No Separate Post-Treatment Concealment, No Tolling: Fraudulent-Concealment Tolling Narrowly Applied in Michigan Medical Malpractice After Woodford v. Castro
Introduction
This commentary analyzes the Michigan Supreme Court’s June 6, 2025 order in Tracie Woodford v. Dan J. Castro, M.D., et al. (SC 167904), which denied leave to appeal from a Court of Appeals judgment affirming dismissal of a medical malpractice action as untimely. The order itself sets no new binding precedent; however, Justice Welch issued a substantial dissent signaling concern that the Court of Appeals misapplied longstanding authority on fraudulent concealment in the medical-malpractice limitations and repose framework. The dissent urges a more searching look at whether the alleged performance of a knowingly unnecessary surgery can itself amount to “fraudulent conduct” that prevents discovery of a claim, thereby tolling the two-year statute of limitations and defeating the six-year statute of repose under Michigan law.
The parties are plaintiff-appellant Tracie Woodford and defendants-appellees Dr. Dan J. Castro and related Bronson entities. The underlying dispute centers on a 2012 bilateral endoscopic sinus surgery that plaintiff alleges was medically unnecessary, followed by postoperative breathing difficulties. Plaintiff did not sue within two years, but after learning in 2022 of Dr. Castro’s federal indictment for healthcare fraud—and other allegations of unnecessary surgeries—she served a notice of intent and filed suit in 2023, invoking Michigan’s discovery rule and fraudulent-concealment doctrines to avoid both the statute of limitations and the statute of repose.
Key issues include:
- What a plaintiff must plead and prove to trigger the fraudulent-concealment tolling provision in medical-malpractice cases (MCL 600.5855 and MCL 600.5838a(2)-(3)).
- Whether the alleged intentional recommendation and performance of an unnecessary procedure, coupled with nondisclosure, can itself constitute “fraudulent conduct” that prevents discovery of a claim, even absent a separate, post-treatment cover-up.
- How older precedents—Kroll v Vanden Berg (1953) and Eschenbacher v Heir (1961)—and the Court of Appeals’ decision in Sills v Oakland General Hospital (1996) fit within the modern statutory framework governing accrual, discovery, limitation, and repose in medical-malpractice litigation.
Summary of the Opinion
The Michigan Supreme Court denied the application for leave to appeal the Court of Appeals’ November 7, 2024 judgment. As a result, the Court of Appeals’ decision stands: plaintiff’s complaint—filed in 2023 over a 2012 surgery—was dismissed under MCR 2.116(C)(7) as time-barred. The intermediate court concluded plaintiff had not sufficiently pleaded fraudulent concealment because the only “fraudulent” conduct alleged was the unnecessary surgery itself; no distinct, post-surgery act was alleged that was designed to conceal the malpractice or divert the plaintiff from discovering the claim.

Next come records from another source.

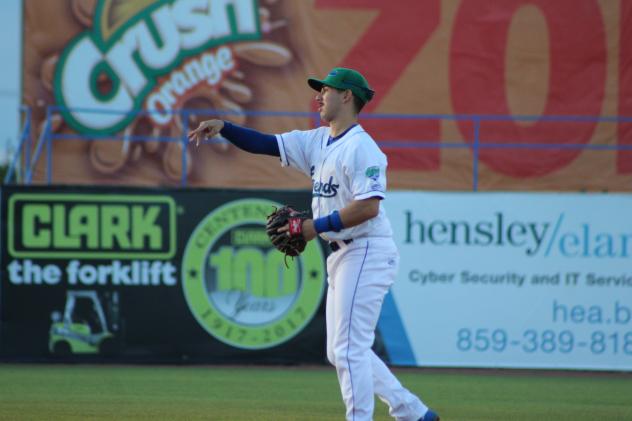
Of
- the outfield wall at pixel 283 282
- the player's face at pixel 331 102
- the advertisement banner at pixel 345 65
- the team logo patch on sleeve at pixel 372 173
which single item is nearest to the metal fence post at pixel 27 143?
the advertisement banner at pixel 345 65

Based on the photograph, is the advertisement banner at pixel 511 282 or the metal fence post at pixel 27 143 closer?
the advertisement banner at pixel 511 282

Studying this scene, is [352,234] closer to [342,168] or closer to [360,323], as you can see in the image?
[342,168]

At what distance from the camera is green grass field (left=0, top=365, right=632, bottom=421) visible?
832 centimetres

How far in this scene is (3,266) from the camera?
12.1 metres

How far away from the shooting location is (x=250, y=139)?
279 inches

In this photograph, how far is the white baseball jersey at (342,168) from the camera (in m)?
6.50

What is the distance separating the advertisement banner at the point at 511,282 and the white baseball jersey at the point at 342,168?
5.30m

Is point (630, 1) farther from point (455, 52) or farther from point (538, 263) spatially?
point (538, 263)

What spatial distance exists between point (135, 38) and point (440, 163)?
15.5 ft

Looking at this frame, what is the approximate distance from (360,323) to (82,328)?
6210 millimetres

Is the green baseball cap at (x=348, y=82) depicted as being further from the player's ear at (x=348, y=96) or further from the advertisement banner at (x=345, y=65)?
the advertisement banner at (x=345, y=65)

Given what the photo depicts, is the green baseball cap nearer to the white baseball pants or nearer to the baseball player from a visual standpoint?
the baseball player

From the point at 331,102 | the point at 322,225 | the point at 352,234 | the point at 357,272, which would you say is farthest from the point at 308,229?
the point at 331,102

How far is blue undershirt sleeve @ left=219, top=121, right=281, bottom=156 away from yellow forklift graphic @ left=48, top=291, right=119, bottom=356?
553 centimetres
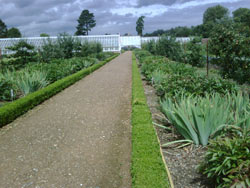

Justice Welch dissented from the denial of leave, stating she would have ordered oral argument on the application. She expressed concern that the Court of Appeals may have overextended older precedents to require an independent act of concealment beyond the alleged intentional performance of an unnecessary procedure and nondisclosure of its lack of necessity. In Justice Welch’s view, if a physician knows a procedure is unnecessary yet prescribes and performs it, the act coupled with silence can itself be “fraudulent conduct” that prevents discovery of a malpractice claim within the meaning of MCL 600.5838a(2)(a) and the fraudulent-concealment statute, MCL 600.5855. Justice Hood did not participate.
Analysis
Precedents Cited and Their Influence
Kroll v Vanden Berg, 336 Mich 306 (1953)
In Kroll, a surgeon allegedly left part of a broken needle in the patient’s body and failed to disclose it. The needle was discovered over five years later by another physician. Although the Court affirmed a defense verdict because the plaintiff had not sued within two years of learning of the needle’s presence, the opinion recognized that a physician’s “withholding” of known information about a surgical error can constitute fraudulent concealment of a cause of action. The gravamen is knowledge of the error and a failure to disclose it to the patient.
Eschenbacher v Heir, 363 Mich 676 (1961)
In Eschenbacher, the plaintiff alleged a missed diagnosis and failure to treat a skull fracture and sought to rely on fraudulent concealment to overcome the limitations bar. The Court emphasized that the doctor-patient relationship and knowledge disparities must be critically examined, but it rejected fraudulent concealment on those facts because the physician had not discovered the fracture, had not concealed it, and had actually referred the patient to a doctor who ultimately discovered it. Thus, absence of knowledge of the condition—paired with an absence of purposeful concealment—defeated tolling.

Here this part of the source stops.